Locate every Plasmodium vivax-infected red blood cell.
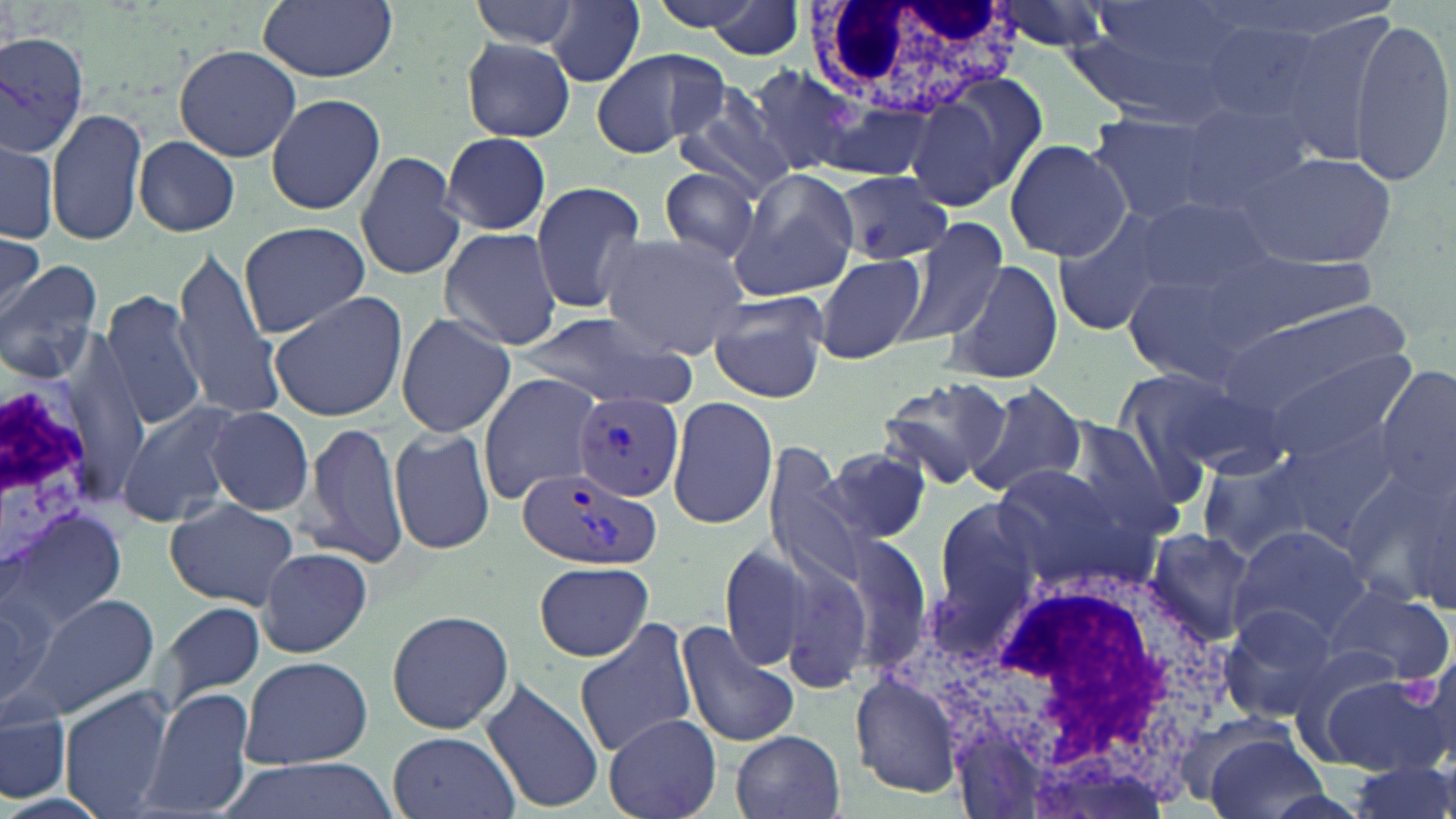
Approximate bounding boxes as [x1, y1, x2, y2] in pixels.
Plasmodium vivax-infected red blood cells: [574, 390, 685, 502], [516, 467, 660, 573].

Summary:
  - Platelet locations: [1403, 675, 1439, 711]
  - White blood cell locations: [812, 2, 1015, 126], [1, 369, 116, 581], [893, 567, 1235, 805]
  - Uninfected red blood cell locations: [258, 0, 398, 81], [468, 0, 586, 53], [643, 0, 782, 34], [987, 0, 1117, 54], [687, 1, 809, 59], [546, 3, 650, 87], [1060, 11, 1245, 123], [1350, 14, 1454, 185], [0, 31, 89, 157], [460, 36, 577, 143], [174, 44, 301, 163], [590, 46, 729, 158], [748, 68, 875, 179], [906, 78, 1035, 211], [264, 92, 388, 216], [676, 93, 801, 200], [46, 106, 147, 247], [1179, 107, 1314, 212], [1085, 111, 1228, 225], [441, 132, 551, 235], [133, 135, 240, 236], [1003, 138, 1133, 262], [1, 139, 58, 243], [1236, 148, 1396, 269], [355, 149, 466, 283], [659, 165, 762, 266], [726, 170, 858, 302], [838, 173, 951, 267], [528, 182, 651, 315], [1124, 192, 1280, 307], [1049, 208, 1178, 336], [891, 218, 1013, 346], [237, 222, 370, 337], [439, 227, 563, 351], [596, 230, 751, 357], [0, 237, 44, 320], [0, 243, 71, 350], [167, 243, 287, 422], [1223, 250, 1379, 332], [813, 253, 928, 365], [944, 258, 1063, 386], [0, 261, 104, 386], [100, 287, 209, 432], [706, 290, 834, 403], [268, 292, 409, 423], [1217, 298, 1411, 420], [517, 312, 699, 406], [397, 313, 516, 436], [1257, 352, 1415, 472], [1112, 364, 1265, 495], [1376, 364, 1454, 494], [475, 372, 602, 503], [875, 373, 1015, 491], [968, 384, 1088, 498], [668, 394, 776, 531], [115, 398, 248, 530], [205, 407, 315, 517], [1272, 413, 1407, 544], [302, 418, 409, 568], [1053, 418, 1187, 540], [389, 427, 498, 556], [761, 443, 870, 590], [823, 446, 933, 548], [1193, 448, 1331, 561], [991, 464, 1152, 587], [1348, 464, 1456, 609], [933, 499, 1045, 616], [164, 500, 300, 609], [7, 502, 126, 641], [1229, 522, 1370, 643], [1143, 528, 1259, 643], [833, 530, 935, 672], [765, 541, 885, 693], [720, 544, 810, 670], [258, 547, 373, 657], [533, 560, 654, 661], [1321, 584, 1452, 684], [0, 589, 96, 718], [24, 591, 157, 716], [151, 599, 266, 715], [1216, 603, 1339, 721], [385, 608, 514, 734], [573, 619, 698, 761], [674, 620, 801, 748], [1290, 639, 1414, 741], [238, 653, 372, 769], [1321, 670, 1450, 776], [851, 676, 963, 798], [480, 677, 604, 814], [137, 687, 256, 819], [59, 689, 174, 819], [0, 705, 71, 804], [603, 714, 722, 819], [1194, 723, 1327, 819], [388, 730, 518, 819], [732, 730, 846, 819], [217, 756, 398, 819], [1341, 761, 1456, 819]
  - Slide-level diagnosis: Plasmodium vivax
  - Field of view: one of a larger specimen
  - Image size: 1456×819 pixels
  - Preparation: thin blood smear
  - Stain: May-Grünwald-Giemsa
  - Modality: light microscopy
  - Magnification: 1000x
Comment on the morphology of the red blood cells.
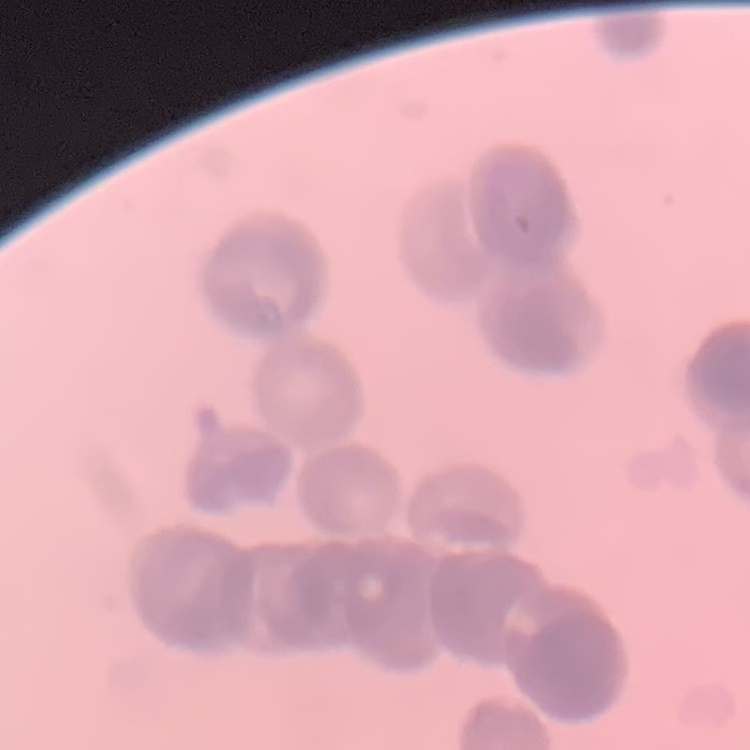
Rouleaux formation.

Summary:
  - Stain: Field's or Giemsa
  - Preparation: thin blood smear
  - Image type: square crop of a larger photomicrograph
++++++++++
> **Problem**
An exact copy of the lines from the one containing "Rouleaux formation." through the end of the data above is the whole answer.

> **Written answer**
Rouleaux formation.

Summary:
  - Stain: Field's or Giemsa
  - Preparation: thin blood smear
  - Image type: square crop of a larger photomicrograph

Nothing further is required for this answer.